### Exercise brief
All the data should come back exactly as it was given.

### The data
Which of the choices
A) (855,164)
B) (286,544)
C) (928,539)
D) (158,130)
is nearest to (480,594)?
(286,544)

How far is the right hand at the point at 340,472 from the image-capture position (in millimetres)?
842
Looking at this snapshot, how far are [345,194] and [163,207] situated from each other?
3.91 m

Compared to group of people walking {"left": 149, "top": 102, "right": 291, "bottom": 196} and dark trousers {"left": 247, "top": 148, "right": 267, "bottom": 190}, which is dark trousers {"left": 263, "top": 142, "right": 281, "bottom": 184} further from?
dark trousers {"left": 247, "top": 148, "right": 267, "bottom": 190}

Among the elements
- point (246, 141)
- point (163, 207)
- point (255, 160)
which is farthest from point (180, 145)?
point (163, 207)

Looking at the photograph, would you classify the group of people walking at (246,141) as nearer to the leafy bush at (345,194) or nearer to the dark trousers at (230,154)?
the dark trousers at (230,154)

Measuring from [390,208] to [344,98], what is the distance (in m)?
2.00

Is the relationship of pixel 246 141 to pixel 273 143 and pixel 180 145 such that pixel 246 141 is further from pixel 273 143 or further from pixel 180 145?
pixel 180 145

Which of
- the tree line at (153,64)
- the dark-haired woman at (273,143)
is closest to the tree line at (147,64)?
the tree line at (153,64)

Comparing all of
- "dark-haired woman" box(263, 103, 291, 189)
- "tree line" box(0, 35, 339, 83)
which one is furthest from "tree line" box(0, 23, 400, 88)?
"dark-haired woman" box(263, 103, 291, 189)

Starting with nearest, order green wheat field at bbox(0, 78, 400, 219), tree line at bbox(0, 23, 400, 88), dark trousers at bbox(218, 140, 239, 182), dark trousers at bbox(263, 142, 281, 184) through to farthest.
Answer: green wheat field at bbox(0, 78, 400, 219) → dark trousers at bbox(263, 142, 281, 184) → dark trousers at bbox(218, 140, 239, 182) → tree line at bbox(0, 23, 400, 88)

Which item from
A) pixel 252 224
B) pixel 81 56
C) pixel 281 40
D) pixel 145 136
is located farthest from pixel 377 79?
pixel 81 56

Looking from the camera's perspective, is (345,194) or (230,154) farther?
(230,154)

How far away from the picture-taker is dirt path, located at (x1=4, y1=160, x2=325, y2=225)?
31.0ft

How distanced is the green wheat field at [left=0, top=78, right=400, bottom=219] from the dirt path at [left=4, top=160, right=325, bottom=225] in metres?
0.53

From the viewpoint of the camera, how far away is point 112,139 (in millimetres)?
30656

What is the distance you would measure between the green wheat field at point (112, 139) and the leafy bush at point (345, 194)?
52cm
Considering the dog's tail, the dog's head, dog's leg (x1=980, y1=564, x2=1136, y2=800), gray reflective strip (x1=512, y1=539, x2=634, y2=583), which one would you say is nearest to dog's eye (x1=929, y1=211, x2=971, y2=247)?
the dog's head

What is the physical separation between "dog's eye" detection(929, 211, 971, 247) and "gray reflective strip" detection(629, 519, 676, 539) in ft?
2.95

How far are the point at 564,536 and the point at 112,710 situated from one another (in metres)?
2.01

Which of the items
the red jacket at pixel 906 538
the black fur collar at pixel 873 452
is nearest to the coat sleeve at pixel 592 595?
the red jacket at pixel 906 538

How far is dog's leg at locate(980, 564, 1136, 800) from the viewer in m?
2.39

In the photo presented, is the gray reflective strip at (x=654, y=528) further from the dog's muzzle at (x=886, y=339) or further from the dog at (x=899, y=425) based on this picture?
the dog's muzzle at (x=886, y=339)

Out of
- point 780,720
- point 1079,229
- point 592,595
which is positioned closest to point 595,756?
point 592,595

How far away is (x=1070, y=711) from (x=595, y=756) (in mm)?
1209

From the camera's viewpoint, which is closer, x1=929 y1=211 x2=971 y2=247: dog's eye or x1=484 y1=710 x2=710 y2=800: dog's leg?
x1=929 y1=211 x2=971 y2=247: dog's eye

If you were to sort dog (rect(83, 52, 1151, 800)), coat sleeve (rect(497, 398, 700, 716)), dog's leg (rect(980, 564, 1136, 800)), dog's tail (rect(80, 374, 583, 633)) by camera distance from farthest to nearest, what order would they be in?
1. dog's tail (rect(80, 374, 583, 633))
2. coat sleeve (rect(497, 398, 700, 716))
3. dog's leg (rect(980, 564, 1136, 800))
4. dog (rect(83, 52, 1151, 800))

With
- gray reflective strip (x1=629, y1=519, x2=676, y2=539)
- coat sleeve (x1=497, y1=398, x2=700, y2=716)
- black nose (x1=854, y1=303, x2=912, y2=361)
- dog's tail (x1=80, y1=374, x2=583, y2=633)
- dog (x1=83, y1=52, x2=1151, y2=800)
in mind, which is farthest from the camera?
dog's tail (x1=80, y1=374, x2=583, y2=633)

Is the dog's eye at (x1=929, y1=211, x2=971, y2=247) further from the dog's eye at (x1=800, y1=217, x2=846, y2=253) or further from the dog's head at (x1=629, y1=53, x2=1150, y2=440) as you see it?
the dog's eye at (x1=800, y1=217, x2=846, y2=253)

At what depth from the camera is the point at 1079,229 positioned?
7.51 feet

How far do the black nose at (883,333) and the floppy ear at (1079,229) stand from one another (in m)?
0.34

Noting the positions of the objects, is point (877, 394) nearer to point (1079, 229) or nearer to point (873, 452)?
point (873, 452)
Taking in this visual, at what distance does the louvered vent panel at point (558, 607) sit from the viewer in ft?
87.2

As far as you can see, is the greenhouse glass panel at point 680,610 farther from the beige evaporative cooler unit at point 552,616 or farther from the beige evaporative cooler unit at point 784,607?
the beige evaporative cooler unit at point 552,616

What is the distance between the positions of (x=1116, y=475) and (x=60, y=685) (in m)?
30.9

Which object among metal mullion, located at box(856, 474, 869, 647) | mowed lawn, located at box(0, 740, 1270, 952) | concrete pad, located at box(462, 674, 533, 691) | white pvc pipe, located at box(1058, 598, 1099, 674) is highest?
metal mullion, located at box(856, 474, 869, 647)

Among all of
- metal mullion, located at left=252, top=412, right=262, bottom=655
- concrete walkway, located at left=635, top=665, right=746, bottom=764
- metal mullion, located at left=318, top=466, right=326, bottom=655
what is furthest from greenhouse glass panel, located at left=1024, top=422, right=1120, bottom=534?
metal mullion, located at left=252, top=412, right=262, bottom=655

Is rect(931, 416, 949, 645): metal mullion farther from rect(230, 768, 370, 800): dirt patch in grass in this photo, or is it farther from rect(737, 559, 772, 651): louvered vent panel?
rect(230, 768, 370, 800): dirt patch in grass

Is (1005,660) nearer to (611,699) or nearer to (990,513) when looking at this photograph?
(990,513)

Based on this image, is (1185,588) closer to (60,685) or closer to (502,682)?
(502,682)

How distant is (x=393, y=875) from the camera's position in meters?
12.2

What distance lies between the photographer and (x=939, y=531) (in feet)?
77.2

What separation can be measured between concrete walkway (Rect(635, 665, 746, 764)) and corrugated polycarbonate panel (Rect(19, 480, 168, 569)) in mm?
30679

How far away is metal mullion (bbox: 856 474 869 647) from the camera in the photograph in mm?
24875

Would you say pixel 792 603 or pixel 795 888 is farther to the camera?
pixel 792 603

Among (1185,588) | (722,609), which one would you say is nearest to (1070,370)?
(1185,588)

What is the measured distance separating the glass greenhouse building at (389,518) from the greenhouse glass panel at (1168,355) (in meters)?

### Output of the task
Which of the choices
A) (855,164)
B) (286,544)
C) (928,539)
D) (158,130)
is nearest to (480,594)?
(286,544)

How far is the right hand at the point at 340,472 from the image-capture position (in millimetres)?
842
Looking at this snapshot, how far are [345,194] and [163,207] situated from each other?
3.91 m

Compared to group of people walking {"left": 149, "top": 102, "right": 291, "bottom": 196} and dark trousers {"left": 247, "top": 148, "right": 267, "bottom": 190}, which is dark trousers {"left": 263, "top": 142, "right": 281, "bottom": 184} further from?
dark trousers {"left": 247, "top": 148, "right": 267, "bottom": 190}

Among the elements
- point (246, 141)
- point (163, 207)
- point (255, 160)
which is farthest from point (180, 145)?
point (163, 207)

Looking at the photograph, would you classify the group of people walking at (246,141) as nearer to the leafy bush at (345,194) or nearer to the dark trousers at (230,154)?
the dark trousers at (230,154)

Measuring from [390,208] to [344,98], what is the distance (in m)?
2.00

Is the relationship of pixel 246 141 to pixel 273 143 and pixel 180 145 such that pixel 246 141 is further from pixel 273 143 or further from pixel 180 145?
pixel 180 145

Which of
- the tree line at (153,64)
- the dark-haired woman at (273,143)
is closest to the tree line at (147,64)?
the tree line at (153,64)

Comparing all of
- "dark-haired woman" box(263, 103, 291, 189)
- "tree line" box(0, 35, 339, 83)
which one is furthest from "tree line" box(0, 23, 400, 88)?
"dark-haired woman" box(263, 103, 291, 189)

Starting with nearest, order green wheat field at bbox(0, 78, 400, 219), tree line at bbox(0, 23, 400, 88), dark trousers at bbox(218, 140, 239, 182), dark trousers at bbox(263, 142, 281, 184) through to farthest.
Answer: green wheat field at bbox(0, 78, 400, 219) → dark trousers at bbox(263, 142, 281, 184) → dark trousers at bbox(218, 140, 239, 182) → tree line at bbox(0, 23, 400, 88)

Which item from
A) pixel 252 224
B) pixel 81 56
C) pixel 281 40
D) pixel 145 136
is located farthest from pixel 377 79?
pixel 81 56

Looking from the camera's perspective, is (345,194) or (230,154) farther?
(230,154)

How far away from the picture-taker is dirt path, located at (x1=4, y1=160, x2=325, y2=225)?
31.0ft

How distanced is the green wheat field at [left=0, top=78, right=400, bottom=219] from the dirt path at [left=4, top=160, right=325, bottom=225] in metres?
0.53

From the viewpoint of the camera, how far away is point 112,139 (in millimetres)?
30656

What is the distance you would measure between the green wheat field at point (112, 139) and the leafy bush at point (345, 194)?
52cm
Considering the dog's tail, the dog's head, dog's leg (x1=980, y1=564, x2=1136, y2=800), gray reflective strip (x1=512, y1=539, x2=634, y2=583), which one would you say is nearest to dog's eye (x1=929, y1=211, x2=971, y2=247)?
the dog's head

What is the physical separation between "dog's eye" detection(929, 211, 971, 247) and "gray reflective strip" detection(629, 519, 676, 539) in ft?
2.95

How far are the point at 564,536 and the point at 112,710 situated from one another (in metres)?
2.01

Which of the items
the red jacket at pixel 906 538
the black fur collar at pixel 873 452
is nearest to the coat sleeve at pixel 592 595?
the red jacket at pixel 906 538

How far is dog's leg at locate(980, 564, 1136, 800) from the viewer in m?
2.39

In the photo presented, is the gray reflective strip at (x=654, y=528) further from the dog's muzzle at (x=886, y=339) or further from the dog at (x=899, y=425) based on this picture?
the dog's muzzle at (x=886, y=339)

Out of
- point 780,720
- point 1079,229
- point 592,595
which is positioned closest to point 595,756?
point 592,595

How far away is (x=1070, y=711) from (x=595, y=756) (in mm)?
1209

From the camera's viewpoint, which is closer, x1=929 y1=211 x2=971 y2=247: dog's eye or x1=484 y1=710 x2=710 y2=800: dog's leg?
x1=929 y1=211 x2=971 y2=247: dog's eye

If you were to sort dog (rect(83, 52, 1151, 800)), coat sleeve (rect(497, 398, 700, 716)), dog's leg (rect(980, 564, 1136, 800)), dog's tail (rect(80, 374, 583, 633)) by camera distance from farthest to nearest, what order would they be in?
1. dog's tail (rect(80, 374, 583, 633))
2. coat sleeve (rect(497, 398, 700, 716))
3. dog's leg (rect(980, 564, 1136, 800))
4. dog (rect(83, 52, 1151, 800))

With
- gray reflective strip (x1=629, y1=519, x2=676, y2=539)
- coat sleeve (x1=497, y1=398, x2=700, y2=716)
- black nose (x1=854, y1=303, x2=912, y2=361)
- dog's tail (x1=80, y1=374, x2=583, y2=633)
- dog (x1=83, y1=52, x2=1151, y2=800)
in mind, which is farthest from the camera?
dog's tail (x1=80, y1=374, x2=583, y2=633)

Is the dog's eye at (x1=929, y1=211, x2=971, y2=247) further from the dog's eye at (x1=800, y1=217, x2=846, y2=253) or further from the dog's head at (x1=629, y1=53, x2=1150, y2=440) as you see it?
the dog's eye at (x1=800, y1=217, x2=846, y2=253)

At what depth from the camera is the point at 1079,229 positioned?
7.51 feet

How far do the black nose at (883,333) and the floppy ear at (1079,229) stand from one another (in m)?
0.34

Noting the positions of the objects, is point (877, 394) nearer to point (1079, 229) or nearer to point (873, 452)?
point (873, 452)
Taking in this visual, at what distance does the louvered vent panel at point (558, 607) sit from the viewer in ft?
87.2

As far as you can see, is the greenhouse glass panel at point 680,610 farther from the beige evaporative cooler unit at point 552,616 or farther from the beige evaporative cooler unit at point 784,607?
the beige evaporative cooler unit at point 552,616

What is the distance between the positions of (x=1116, y=475) and (x=60, y=685) (in m)?
30.9

Which object among metal mullion, located at box(856, 474, 869, 647) | mowed lawn, located at box(0, 740, 1270, 952) | concrete pad, located at box(462, 674, 533, 691) | white pvc pipe, located at box(1058, 598, 1099, 674) is highest?
metal mullion, located at box(856, 474, 869, 647)

Among all of
- metal mullion, located at left=252, top=412, right=262, bottom=655
- concrete walkway, located at left=635, top=665, right=746, bottom=764
- metal mullion, located at left=318, top=466, right=326, bottom=655
what is furthest from greenhouse glass panel, located at left=1024, top=422, right=1120, bottom=534?
metal mullion, located at left=252, top=412, right=262, bottom=655

Is rect(931, 416, 949, 645): metal mullion farther from rect(230, 768, 370, 800): dirt patch in grass in this photo, or is it farther from rect(737, 559, 772, 651): louvered vent panel?
rect(230, 768, 370, 800): dirt patch in grass

Is (1005,660) nearer to (611,699) or nearer to (990,513) when looking at this photograph?
(990,513)

Based on this image, is (1185,588) closer to (60,685) or closer to (502,682)?
(502,682)

How distant is (x=393, y=875) from the camera's position in meters?
12.2

What distance lies between the photographer and (x=939, y=531) (in feet)?
77.2

What separation can be measured between concrete walkway (Rect(635, 665, 746, 764)) and corrugated polycarbonate panel (Rect(19, 480, 168, 569)) in mm?
30679

How far away is metal mullion (bbox: 856 474 869 647) from the camera in the photograph in mm?
24875

Would you say pixel 792 603 or pixel 795 888 is farther to the camera?
pixel 792 603

Among (1185,588) | (722,609), which one would you say is nearest to (1070,370)?
(1185,588)

What is the measured distance separating the glass greenhouse building at (389,518) from the greenhouse glass panel at (1168,355) (in meters)?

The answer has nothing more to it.